LA FESTA DI SANT'ANTONIO ABATE

 

Nella chiesa di Sant'Agata edificata in stile romanico, nel 1400 ed eretta in parrocchia autonoma il 16 marzo 1952 da S. Ecc  Mons. Giovanni Iacono;

la domenica successiva al 17 gennaio viene celebrata la festa di Sant'Antonio abate.

Sant'Antonio dopo la sua morte divenne presto uno dei santi più venerati e popolari. A lui si ricorse contro la peste, i morbi e contro il cosiddetto "fuoco di Sant'Antonio", affezione nervosa che si manifesta con fenomeni epidermici localizzati lungo il decorso dei nervi. 

A lui fu attribuita non solo la protezione e tutela delle persone e degli ammalati, ma anche degli animali domestici e dell'intera agricoltura.

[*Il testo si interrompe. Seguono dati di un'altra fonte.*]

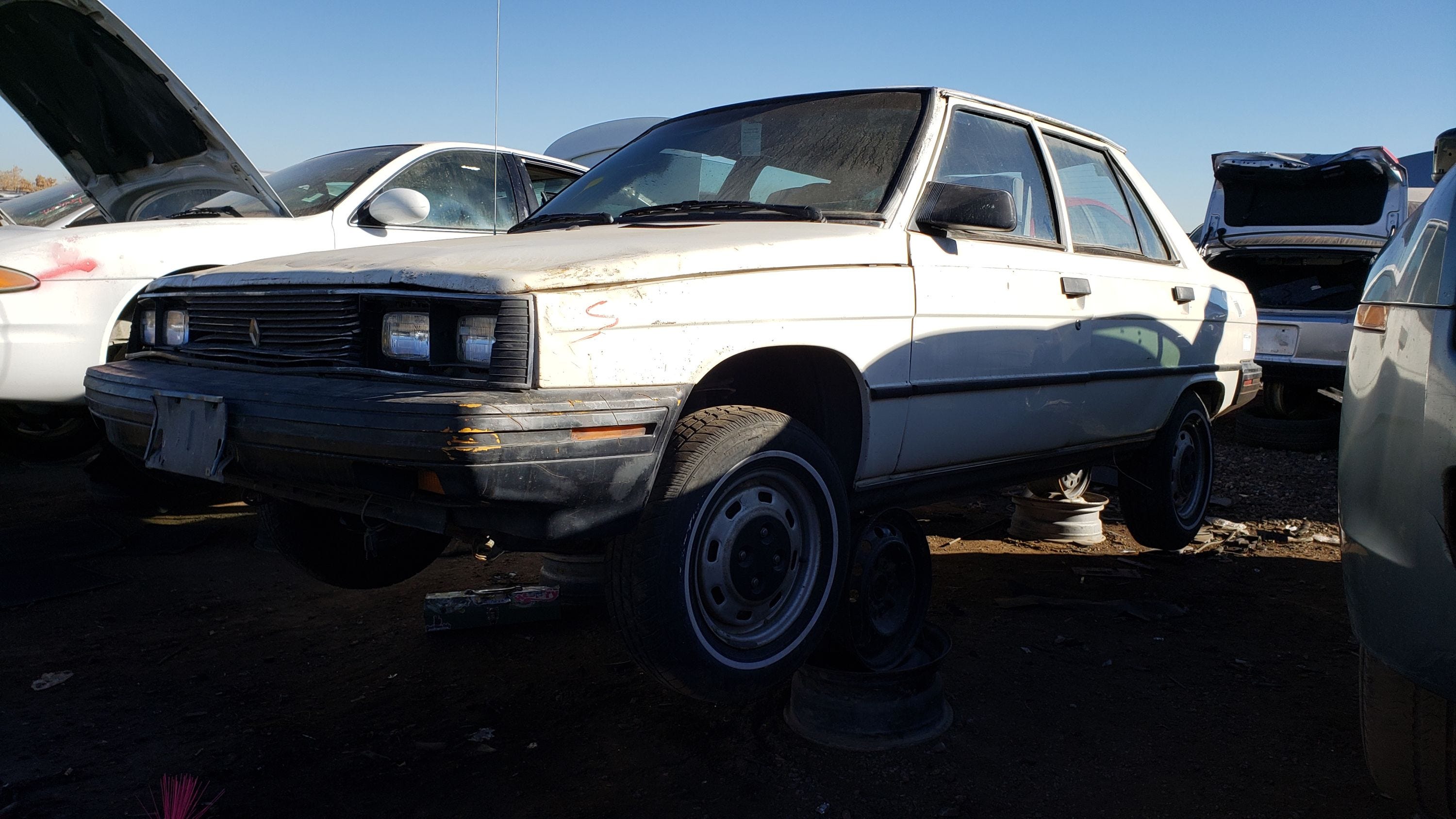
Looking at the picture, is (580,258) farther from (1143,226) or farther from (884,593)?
(1143,226)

In tutte le stalle infatti c'era un'immagine del santo e non vi era parto di mula o di mucca in cui non si invocasse il Suo nome.

La vigilia della festa si svolge per le vie principali del paese, illuminate da piccoli falò, la processione col palio accompagnato da pochi fedeli. All'arrivo del palio in piazza Umberto I viene appiccato il fuoco a una catasta di paglia e legna, mentre il popolo in tripudio fa corona tutt'intorno, e le fiamme illuminano le case circostanti e le facce dei presenti.

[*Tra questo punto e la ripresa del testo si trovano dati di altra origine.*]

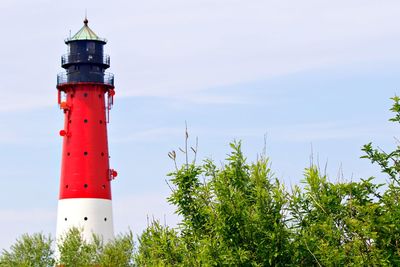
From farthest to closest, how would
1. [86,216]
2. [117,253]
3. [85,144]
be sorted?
[85,144]
[86,216]
[117,253]

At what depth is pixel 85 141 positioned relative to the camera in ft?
232

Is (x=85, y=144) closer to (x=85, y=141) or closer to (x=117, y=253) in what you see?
(x=85, y=141)

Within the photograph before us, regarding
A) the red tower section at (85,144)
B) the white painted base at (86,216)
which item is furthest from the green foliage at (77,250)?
the red tower section at (85,144)

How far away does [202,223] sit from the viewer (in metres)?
24.5

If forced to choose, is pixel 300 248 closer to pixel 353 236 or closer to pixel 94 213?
pixel 353 236

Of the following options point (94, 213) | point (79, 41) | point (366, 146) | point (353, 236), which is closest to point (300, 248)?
point (353, 236)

Domenica giorno della festa, al mattino si celebrano le SS. Messe e nel pomeriggio viene portata in processione la statua in legno (del 1700) rivestita da una tunica scurissima; raffigurante il santo accompagnato dal tradizionale maiale, e che tiene nella mano destra un libro su cui arde una fiamma.

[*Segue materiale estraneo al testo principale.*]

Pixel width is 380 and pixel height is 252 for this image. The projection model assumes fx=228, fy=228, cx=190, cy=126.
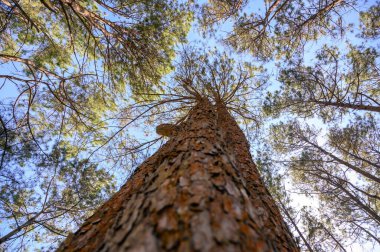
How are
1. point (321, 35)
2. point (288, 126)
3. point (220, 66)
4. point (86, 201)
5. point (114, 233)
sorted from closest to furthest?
1. point (114, 233)
2. point (86, 201)
3. point (220, 66)
4. point (321, 35)
5. point (288, 126)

Anticamente la festa si svolgeva con un preliminare religioso: ogni anno i cooperatori della festa compravano un piccolo maiale e, dopo avergli tagliato un orecchio come segno di riconoscimento, lo lasciavano libero di andare per le strade del paese, mangiava tutto quello che gli offrivano i devoti. Esso era considerato quasi sacro e nessuno si arrischiava a toccarlo temendo la punizione del Santo. 

Alcuni giorni prima della festa il maiale, ormai grande, si vendeva ed il ricavato veniva devoluto alla celebrazione della festa stessa.

Vi era anche una manifestazione tipicamente folcloristica di corsa di muli, cavalli e asini. Nel primo pomeriggio si radunavano nella piazza del Carmine, dalla chiesa usciva il prete in cotta e stola che

benediceva non solo gli animali presenti ma anche fave e orzo che poi venivano portati in casa con grande venerazione e mischiati agli altri cereali come segno di benedizione. Subito dopo, al suono delle campane si partiva in una corsa sfrenata compiendo tre giri attorno alla chiesa. Il premio consisteva soltanto nell'aver dimostrato la propria abilità.